Generous Orthodoxy  




Tuesday, February 12, 2008

Justice Scalia sounds off

This morning on the BBC World Service Newshour, Justice Antonin Scalia talked freely about his views in a way that I have never heard any Supreme Court Justice do. Apparently he has chosen the BBC as his preferred microphone. His subjects were torture and the death penalty, and I for one found his observations deeply shocking--but also an interesting window into how a "strict constructionist" thinks about the Constitution. If we had to interpret the Bible the way he interprets the Constitution, we would still be following everything in Leviticus.

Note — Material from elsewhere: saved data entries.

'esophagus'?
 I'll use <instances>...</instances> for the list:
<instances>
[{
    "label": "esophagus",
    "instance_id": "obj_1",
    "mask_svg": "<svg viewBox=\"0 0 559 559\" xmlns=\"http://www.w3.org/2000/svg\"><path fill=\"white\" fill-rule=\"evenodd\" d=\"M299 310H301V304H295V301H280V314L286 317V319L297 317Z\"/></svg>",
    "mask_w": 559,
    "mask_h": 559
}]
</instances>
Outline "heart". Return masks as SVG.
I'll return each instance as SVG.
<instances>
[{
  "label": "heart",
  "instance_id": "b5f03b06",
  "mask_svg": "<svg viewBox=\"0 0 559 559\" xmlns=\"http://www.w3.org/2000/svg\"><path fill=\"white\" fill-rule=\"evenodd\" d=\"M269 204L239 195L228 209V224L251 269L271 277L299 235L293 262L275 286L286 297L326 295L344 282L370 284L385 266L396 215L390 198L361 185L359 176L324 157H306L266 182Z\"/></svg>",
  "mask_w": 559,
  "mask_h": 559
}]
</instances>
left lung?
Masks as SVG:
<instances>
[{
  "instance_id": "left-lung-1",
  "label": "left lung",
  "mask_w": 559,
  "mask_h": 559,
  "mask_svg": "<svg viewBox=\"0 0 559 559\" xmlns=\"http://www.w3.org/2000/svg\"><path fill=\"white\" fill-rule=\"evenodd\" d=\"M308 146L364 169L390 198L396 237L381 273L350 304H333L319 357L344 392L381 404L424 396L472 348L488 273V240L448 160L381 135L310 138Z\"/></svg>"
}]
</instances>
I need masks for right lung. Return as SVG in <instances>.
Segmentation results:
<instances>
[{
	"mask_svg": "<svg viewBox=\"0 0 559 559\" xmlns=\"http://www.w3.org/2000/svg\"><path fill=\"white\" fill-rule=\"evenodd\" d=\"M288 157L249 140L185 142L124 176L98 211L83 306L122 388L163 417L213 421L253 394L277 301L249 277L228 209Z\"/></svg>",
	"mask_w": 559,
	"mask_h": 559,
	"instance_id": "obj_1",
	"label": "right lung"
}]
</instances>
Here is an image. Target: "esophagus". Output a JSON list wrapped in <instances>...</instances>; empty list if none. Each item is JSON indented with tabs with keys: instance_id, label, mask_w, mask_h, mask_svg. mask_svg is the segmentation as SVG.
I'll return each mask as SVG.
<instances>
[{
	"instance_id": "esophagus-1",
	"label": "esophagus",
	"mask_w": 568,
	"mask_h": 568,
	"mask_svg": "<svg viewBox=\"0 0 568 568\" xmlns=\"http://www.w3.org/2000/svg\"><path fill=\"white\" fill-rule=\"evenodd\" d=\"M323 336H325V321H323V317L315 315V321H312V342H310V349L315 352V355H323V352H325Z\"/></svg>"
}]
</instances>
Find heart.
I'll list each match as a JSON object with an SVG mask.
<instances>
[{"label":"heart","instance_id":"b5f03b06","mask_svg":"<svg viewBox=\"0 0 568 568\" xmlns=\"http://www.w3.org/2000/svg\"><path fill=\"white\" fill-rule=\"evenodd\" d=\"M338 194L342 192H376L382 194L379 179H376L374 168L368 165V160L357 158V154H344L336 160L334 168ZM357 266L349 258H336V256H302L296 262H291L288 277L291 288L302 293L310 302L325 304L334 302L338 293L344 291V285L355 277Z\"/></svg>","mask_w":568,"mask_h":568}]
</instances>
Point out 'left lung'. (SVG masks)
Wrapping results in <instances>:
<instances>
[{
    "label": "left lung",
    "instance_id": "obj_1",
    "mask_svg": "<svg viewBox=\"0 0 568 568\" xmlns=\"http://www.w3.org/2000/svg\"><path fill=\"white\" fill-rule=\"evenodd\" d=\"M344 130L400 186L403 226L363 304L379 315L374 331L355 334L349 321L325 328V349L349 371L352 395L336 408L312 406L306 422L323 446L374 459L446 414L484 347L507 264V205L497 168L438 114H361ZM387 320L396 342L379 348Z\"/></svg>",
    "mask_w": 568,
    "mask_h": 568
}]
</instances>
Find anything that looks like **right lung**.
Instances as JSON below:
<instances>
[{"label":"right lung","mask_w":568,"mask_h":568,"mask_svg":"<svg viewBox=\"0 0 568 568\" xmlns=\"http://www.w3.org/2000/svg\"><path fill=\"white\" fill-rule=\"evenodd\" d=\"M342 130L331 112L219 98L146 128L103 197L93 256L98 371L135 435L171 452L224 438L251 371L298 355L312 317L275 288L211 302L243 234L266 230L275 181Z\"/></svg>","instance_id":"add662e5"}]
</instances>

Scalia's disdain for European values was manifest. America, he thought, had no responsibility for "foreigners," no investment in common law. The BBC interviewer pressed him hard, in the inimitable fashion of the BBC broadcasters. Scalia's scorn only increased. He seemed infatuated with the "ticking time bomb" scenario, which has very little resonance among those who really understand these matters--it is better suited for television dramas like "24." It was surprising, to say the least, to hear a Supreme Court Justice in a crudely credulous mood.

I tried to find a link for this interview on the BBC World Service Newshour website, but was unsuccessful. There will be much coverage around the world as the Guantanamo detainees are brought to trial (if they are), so we can expect a lot more. Here in the New York suburbs we are very fortunate to have the BBC from 9 to 10 each morning.